The made for TV bio picture does fair coverage of the meteoric rise to power of Ronald Reagan and does honour to both Mr & Mrs Reagan. It covers most of the highlights well: election as Governor, the campaign for President against hapless Carter, the assassination attempt in which Reagan beat Techumseh's curse, the end of the cold war, Iran-contra affair and the departure at the end of the term. If the film deals any searing criticism of the Reagans in power,the film remains objective, fair and balanced accurately recording Reagan's many political successes, particularly his wit in communicating an idea or inspiring notion to the public, as well as his political savvy.

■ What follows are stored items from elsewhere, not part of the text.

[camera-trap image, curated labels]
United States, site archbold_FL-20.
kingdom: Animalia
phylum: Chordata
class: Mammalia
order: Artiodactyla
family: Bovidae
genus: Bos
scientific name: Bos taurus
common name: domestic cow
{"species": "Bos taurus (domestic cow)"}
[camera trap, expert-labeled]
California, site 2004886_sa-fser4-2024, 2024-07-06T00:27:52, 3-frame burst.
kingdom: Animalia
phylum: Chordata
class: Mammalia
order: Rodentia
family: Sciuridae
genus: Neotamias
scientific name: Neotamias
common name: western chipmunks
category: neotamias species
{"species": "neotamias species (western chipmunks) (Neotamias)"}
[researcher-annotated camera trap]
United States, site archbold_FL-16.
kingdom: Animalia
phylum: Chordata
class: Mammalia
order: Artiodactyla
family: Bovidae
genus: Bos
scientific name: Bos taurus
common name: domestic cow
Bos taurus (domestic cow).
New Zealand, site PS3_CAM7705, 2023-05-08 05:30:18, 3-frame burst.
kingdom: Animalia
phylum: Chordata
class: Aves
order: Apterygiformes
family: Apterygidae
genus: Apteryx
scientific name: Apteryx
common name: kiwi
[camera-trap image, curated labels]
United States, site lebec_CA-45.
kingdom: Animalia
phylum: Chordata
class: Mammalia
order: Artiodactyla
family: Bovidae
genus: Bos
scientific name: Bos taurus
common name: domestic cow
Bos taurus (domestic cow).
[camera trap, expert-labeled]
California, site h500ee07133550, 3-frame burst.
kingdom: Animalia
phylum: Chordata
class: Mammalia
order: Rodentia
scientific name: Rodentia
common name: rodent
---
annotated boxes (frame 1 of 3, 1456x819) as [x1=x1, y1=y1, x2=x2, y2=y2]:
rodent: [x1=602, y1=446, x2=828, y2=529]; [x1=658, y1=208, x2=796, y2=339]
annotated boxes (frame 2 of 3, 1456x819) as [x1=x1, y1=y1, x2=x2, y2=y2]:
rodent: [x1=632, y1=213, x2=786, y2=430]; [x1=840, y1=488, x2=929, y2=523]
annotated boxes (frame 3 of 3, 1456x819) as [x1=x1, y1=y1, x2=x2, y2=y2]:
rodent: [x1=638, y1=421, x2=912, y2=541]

If the movie does justice to Ronald Reagan in its exposition of the public and personal triumphs and tragedies of the Reagan years, its glaring omission is also telling: Mr Reagan's less than triumphal "return" in 1984 to Ballyporeen, Eire where in contradistinction to the overwhelming reception John Kennedy received twenty years earlier, Reagan was ignored. Someone should have told poor Ronnie that the Kennedy family like feudal lords planted seed money in Eire in advance of the visit to assure the warm welcome. No matter, Reagan would find perhaps to his surprise a more comfortable feeling with the English than with distant cousins.
If there is dark spot on the aura of Reagan it is the Bush with whom the nation
has been saddled since the Gipper left the White House.
Naturally the deification of Reagan perhaps unintentional
by this movie does not sit well in The Bush White House which
though officially decrying this intimate, even complimentary excursion
into the "backlot" of the fortieth President as an insulting,
negative portrayal, would prefer the Gipper be forgotten and the worship of The Bush be instituted.
Of course the Bush emmuddled in endless costly
unproductive wars in the Middle East would like forgotten the enthusiasm of the Reagan years and leave the Bushist imperium of neo-cons free from the Gipper's legacy.
Thomas Dean is editor in chief of FP.